README.md

prclust  License  CRAN downloads

prclust is a new R package that makes it incredibly easy to use penalized regression based clustering method with R.

Benefits

Features

Installation

To install the stable version from CRAN, simply run the following from an R console:

install.packages("prclust")

To install the latest development builds directly from GitHub, run this instead:

if (!require("devtools"))
  install.packages("devtools")
devtools::install_github("ChongWu-Biostat/prclust")

Using prclust

Clustering analysis is regarded as unsupervised learning in absence of a class label, as opposed to supervised learning. Over the last few years, a new framework of clustering analysis was introduced by treating it as a penalized regression problem based on over-parameterization. Specifically, we parameterize p-dimensional observations with its own centroid. Two observations are said to belong to the same cluster if their corresponding centroids are equal. Then clustering analysis is formulated to identify a small subset of distinct values of these centroids via solving a penalized regression problem. For more details, see the following two papers.

library("prclust")
## generate the data
data = matrix(NA,2,100)
data[1,1:50] = rnorm(50,0,0.33)
data[2,1:50] = rnorm(50,0,0.33)
data[1,51:100] = rnorm(50,1,0.33)

Stored data entries:

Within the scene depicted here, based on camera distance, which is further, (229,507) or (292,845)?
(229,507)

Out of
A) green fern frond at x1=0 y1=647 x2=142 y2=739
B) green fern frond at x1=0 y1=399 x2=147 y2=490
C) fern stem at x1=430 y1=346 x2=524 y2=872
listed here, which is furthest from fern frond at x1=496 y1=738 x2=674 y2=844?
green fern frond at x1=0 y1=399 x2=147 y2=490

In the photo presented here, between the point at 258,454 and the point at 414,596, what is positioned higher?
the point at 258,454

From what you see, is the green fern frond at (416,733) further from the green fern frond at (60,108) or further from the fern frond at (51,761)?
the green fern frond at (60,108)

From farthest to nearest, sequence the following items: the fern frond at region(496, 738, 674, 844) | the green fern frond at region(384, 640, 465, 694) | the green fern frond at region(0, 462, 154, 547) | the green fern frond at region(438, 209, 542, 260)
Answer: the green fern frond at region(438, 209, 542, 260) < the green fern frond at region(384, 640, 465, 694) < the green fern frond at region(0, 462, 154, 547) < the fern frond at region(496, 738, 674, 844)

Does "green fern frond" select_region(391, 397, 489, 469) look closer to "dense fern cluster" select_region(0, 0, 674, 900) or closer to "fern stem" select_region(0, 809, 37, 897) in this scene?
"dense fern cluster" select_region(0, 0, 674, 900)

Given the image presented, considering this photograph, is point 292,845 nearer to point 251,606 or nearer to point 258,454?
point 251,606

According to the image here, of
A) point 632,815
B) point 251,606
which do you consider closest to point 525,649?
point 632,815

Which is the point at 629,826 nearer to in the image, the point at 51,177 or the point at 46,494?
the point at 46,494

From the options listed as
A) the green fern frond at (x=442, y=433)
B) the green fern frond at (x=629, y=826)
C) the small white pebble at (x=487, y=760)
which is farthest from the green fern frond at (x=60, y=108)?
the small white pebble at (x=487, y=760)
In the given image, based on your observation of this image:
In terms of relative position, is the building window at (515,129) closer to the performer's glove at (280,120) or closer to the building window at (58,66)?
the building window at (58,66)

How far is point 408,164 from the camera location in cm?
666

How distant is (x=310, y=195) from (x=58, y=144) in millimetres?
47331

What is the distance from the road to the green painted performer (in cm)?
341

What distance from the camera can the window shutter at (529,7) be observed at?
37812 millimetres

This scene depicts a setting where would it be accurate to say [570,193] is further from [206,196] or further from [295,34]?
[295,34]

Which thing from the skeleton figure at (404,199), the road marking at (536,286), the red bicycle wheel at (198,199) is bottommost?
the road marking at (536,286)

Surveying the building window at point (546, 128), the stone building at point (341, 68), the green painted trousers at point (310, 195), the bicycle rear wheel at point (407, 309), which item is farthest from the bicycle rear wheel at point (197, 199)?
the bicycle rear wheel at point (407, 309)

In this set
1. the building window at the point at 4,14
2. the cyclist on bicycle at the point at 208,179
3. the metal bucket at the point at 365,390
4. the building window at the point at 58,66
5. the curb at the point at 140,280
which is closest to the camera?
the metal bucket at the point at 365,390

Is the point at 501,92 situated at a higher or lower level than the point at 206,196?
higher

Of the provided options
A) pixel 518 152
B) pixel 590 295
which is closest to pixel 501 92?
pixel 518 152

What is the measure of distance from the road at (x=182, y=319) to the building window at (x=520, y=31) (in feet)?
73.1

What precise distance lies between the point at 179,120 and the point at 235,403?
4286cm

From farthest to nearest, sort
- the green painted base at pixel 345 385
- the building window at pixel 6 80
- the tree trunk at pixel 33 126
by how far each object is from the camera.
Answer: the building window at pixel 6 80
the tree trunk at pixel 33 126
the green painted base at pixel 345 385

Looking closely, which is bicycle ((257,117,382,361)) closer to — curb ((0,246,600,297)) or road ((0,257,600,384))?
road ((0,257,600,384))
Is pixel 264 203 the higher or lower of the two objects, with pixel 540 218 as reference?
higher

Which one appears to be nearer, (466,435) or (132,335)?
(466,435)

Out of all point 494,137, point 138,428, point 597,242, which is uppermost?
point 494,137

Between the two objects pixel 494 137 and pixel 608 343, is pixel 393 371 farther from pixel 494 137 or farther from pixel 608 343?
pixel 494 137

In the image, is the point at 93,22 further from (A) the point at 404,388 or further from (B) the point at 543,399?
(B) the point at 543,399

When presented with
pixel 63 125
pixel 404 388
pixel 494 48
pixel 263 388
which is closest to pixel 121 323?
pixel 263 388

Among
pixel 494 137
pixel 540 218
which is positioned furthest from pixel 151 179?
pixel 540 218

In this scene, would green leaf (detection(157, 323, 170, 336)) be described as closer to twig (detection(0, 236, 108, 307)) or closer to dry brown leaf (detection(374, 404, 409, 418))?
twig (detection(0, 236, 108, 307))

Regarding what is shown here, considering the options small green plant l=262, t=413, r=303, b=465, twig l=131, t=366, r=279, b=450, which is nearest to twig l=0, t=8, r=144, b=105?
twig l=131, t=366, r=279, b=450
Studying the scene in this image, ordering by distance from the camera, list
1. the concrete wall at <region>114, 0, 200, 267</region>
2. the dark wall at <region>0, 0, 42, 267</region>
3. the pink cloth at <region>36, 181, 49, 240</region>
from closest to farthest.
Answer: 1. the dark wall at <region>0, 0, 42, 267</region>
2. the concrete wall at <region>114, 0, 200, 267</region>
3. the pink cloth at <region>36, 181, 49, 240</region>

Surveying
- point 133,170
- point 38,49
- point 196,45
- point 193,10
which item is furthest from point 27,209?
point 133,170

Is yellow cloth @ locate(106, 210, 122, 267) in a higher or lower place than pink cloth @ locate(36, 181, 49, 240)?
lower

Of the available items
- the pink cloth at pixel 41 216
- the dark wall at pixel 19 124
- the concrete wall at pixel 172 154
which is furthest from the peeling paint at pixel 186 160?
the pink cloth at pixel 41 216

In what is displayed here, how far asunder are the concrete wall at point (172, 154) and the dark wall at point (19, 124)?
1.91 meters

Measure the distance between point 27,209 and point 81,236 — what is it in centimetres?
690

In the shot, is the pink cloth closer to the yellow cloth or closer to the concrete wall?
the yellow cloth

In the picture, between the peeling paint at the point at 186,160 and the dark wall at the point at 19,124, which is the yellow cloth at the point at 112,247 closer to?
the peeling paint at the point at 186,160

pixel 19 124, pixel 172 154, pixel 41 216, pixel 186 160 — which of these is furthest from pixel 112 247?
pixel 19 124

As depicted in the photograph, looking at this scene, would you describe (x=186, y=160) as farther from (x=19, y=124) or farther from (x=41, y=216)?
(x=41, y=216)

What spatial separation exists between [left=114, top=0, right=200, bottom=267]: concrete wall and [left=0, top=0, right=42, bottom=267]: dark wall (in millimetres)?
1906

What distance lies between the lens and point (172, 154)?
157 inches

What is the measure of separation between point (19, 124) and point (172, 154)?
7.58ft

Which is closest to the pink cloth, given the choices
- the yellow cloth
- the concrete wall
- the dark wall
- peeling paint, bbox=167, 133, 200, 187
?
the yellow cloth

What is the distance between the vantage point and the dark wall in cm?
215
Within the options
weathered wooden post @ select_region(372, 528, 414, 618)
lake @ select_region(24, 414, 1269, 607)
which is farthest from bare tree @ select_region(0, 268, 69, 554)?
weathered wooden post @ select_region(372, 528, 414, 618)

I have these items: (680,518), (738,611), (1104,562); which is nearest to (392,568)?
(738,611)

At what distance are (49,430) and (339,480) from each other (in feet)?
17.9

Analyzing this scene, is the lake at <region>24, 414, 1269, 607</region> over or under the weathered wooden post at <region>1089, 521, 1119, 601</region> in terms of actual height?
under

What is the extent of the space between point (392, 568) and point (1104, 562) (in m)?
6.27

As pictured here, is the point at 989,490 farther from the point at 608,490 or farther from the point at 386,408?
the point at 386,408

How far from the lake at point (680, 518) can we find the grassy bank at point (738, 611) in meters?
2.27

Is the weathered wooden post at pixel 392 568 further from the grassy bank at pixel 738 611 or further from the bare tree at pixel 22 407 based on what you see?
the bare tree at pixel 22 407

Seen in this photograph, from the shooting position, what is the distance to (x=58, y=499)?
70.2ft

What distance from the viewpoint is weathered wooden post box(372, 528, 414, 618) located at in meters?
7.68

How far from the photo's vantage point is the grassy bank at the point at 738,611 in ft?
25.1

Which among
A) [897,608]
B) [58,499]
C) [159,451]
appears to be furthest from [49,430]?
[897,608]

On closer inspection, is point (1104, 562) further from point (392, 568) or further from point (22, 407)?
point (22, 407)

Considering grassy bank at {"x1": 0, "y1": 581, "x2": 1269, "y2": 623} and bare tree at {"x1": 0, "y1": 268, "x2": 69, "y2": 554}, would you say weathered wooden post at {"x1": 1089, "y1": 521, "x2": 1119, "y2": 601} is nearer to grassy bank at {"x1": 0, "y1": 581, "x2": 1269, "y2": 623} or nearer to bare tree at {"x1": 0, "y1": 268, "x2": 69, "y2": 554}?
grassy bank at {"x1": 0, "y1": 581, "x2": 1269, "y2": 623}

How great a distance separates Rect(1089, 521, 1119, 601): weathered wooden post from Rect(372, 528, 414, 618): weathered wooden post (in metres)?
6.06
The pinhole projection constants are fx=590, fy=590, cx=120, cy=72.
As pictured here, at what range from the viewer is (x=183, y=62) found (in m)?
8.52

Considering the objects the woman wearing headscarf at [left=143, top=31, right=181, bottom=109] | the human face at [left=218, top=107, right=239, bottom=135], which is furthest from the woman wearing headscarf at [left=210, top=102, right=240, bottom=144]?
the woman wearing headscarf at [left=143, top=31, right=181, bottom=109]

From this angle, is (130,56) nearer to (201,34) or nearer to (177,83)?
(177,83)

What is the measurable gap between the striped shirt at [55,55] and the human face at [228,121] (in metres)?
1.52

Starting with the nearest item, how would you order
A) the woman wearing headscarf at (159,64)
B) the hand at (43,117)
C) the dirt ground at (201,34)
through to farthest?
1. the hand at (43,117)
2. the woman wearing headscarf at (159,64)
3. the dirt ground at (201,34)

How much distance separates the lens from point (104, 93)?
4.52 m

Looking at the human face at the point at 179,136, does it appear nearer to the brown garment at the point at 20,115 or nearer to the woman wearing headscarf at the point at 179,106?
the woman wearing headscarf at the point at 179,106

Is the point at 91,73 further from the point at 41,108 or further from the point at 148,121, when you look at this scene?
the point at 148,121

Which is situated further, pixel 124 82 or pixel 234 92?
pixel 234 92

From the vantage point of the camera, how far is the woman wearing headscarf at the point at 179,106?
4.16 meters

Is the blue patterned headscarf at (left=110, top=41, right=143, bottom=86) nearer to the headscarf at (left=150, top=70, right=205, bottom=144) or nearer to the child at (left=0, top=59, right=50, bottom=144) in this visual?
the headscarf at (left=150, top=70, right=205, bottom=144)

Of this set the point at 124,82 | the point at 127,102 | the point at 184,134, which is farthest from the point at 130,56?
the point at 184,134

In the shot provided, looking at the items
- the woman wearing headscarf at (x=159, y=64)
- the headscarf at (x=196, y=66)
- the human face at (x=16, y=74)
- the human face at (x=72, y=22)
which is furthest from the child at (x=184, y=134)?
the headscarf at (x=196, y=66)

### [Exercise tasks]
1. Reproduce the part of the prclust README that opens with the words containing "Using prclust" and closes with "data = matrix(NA,2,100)", substituting "penalized optimization problem" for "penalized regression problem".
2. According to the prclust README, why does identifying a small subset of distinct centroid values amount to clustering the observations?

### [Per-task outputs]
1.
Using prclust

Clustering analysis is regarded as unsupervised learning in absence of a class label, as opposed to supervised learning. Over the last few years, a new framework of clustering analysis was introduced by treating it as a penalized optimization problem based on over-parameterization. Specifically, we parameterize p-dimensional observations with its own centroid. Two observations are said to belong to the same cluster if their corresponding centroids are equal. Then clustering analysis is formulated to identify a small subset of distinct values of these centroids via solving a penalized optimization problem. For more details, see the following two papers.

library("prclust")
## generate the data
data = matrix(NA,2,100)

2. Each p-dimensional observation is parameterized with its own centroid, and two observations are said to belong to the same cluster if their corresponding centroids are equal. Finding a small subset of distinct centroid values therefore groups the observations into clusters.